Based on the concentrations of drug residues found in our study, animals would have to eat approximately 9–10 kg of meat to ingest 1 mg total of xylazine, 20–27 kg for midazolam, 570–850 g for ketamine, and 2.7–6 kg for lidocaine. These results are different than those for pentobarbital sodium residues in horse meat after an IV overdose for euthanasia.23 Reported sedative dosages varied from 0.6 to 23 mg of pentobarbital sodium per kg of horse meat.23 In retrospect, organs other than skeletal muscle should have been sampled in our study. However, spleen, kidney, and liver make up a smaller portion of the carcass and would not be reached by a scavenger until the carcass had started to decompose. Such blood‐rich organs might have higher concentrations of drugs. Table 1 shows that the means for all drugs in serum were higher than the mean concentrations in skeletal muscle. Even for xylazine, which showed the largest difference between mean serum and tissue concentrations, the serum concentrations were far below what could possibly cause a sedative and, presumably, a toxic effect when ingested. Carnivores might seek out organs such as liver or spleen, and these might contain drug concentrations approaching those found in blood. However, they still would have to ingest many kg of tissue, even at the higher concentrations of drug found in plasma in this study, to experience a clinical effect. Avian and reptile scavengers and carnivore species also might be affected by eating tissues containing anesthetic drugs.
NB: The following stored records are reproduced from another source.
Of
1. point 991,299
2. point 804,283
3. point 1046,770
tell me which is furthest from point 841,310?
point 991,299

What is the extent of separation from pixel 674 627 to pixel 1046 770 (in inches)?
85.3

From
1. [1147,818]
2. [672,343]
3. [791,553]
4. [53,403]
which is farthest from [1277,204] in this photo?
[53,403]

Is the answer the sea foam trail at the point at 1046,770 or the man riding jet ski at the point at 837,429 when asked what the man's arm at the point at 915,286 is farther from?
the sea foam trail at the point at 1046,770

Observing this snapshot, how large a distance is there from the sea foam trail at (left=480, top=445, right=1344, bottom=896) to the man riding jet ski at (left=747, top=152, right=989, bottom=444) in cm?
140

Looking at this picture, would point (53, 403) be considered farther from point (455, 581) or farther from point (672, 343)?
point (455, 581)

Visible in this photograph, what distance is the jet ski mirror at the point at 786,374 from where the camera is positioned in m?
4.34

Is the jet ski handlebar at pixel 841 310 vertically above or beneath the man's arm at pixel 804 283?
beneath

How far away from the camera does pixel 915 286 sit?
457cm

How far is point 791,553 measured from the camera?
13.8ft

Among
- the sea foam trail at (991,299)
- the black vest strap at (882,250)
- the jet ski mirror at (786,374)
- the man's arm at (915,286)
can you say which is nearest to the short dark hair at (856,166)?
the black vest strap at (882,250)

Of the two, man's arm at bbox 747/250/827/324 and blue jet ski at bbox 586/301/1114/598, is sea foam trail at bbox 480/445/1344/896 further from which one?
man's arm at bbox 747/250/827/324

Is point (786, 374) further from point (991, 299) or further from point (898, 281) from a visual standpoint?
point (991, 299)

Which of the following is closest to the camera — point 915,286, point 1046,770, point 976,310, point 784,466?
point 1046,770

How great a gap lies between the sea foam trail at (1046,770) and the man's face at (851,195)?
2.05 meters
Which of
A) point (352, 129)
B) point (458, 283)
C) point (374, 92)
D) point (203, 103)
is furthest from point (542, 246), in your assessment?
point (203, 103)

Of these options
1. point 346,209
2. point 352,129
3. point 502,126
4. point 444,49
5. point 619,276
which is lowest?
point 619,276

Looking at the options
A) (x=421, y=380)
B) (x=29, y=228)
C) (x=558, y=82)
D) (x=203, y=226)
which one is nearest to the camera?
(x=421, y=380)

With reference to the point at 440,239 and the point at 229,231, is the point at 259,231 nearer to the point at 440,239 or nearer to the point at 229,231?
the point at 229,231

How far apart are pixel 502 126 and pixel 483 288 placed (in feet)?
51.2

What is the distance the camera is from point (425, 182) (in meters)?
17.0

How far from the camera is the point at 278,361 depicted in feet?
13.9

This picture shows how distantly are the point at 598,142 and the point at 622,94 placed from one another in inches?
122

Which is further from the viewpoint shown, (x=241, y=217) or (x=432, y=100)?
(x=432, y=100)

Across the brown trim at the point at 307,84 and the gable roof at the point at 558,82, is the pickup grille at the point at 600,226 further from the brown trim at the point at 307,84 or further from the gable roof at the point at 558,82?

However, the few reports of PO dosages necessary to create sedation in these species suggest that the tissue concentrations found in our study would not cause an effect in nonmammalian scavengers and carnivores.24, 25

Our study did not address drug decay in tissues over time, as would be expected in a carcass left in the field. Samples were immediately stored at −80°C, a technique that is standard for preserving tissues for forensic testing of drug concentrations.26, 27 In a study of benzodiazepine drug concentrations over time, it was found that the most volatile agent, midazolam, decreased 5–12% in concentration over a year's time when stored in liquid nitrogen.28 Loss of concentration of this order for the drugs analyzed in our study would not substantially affect the conclusions drawn.

In conclusion, our study emphasized the potential for sedation effects on the welfare of scavenger and carnivore species that might happen upon a cadaver euthanized by the intrathecal lidocaine technique. Because these sedative effects occur at dosages well below those required for acute toxicity, it can be presumed that ingestion of carrion from such a cadaver would be safe, at least in the short term. Longer‐term effects of PO acquired sedative and anesthetic drugs at nanogram concentrations should be investigated in the future.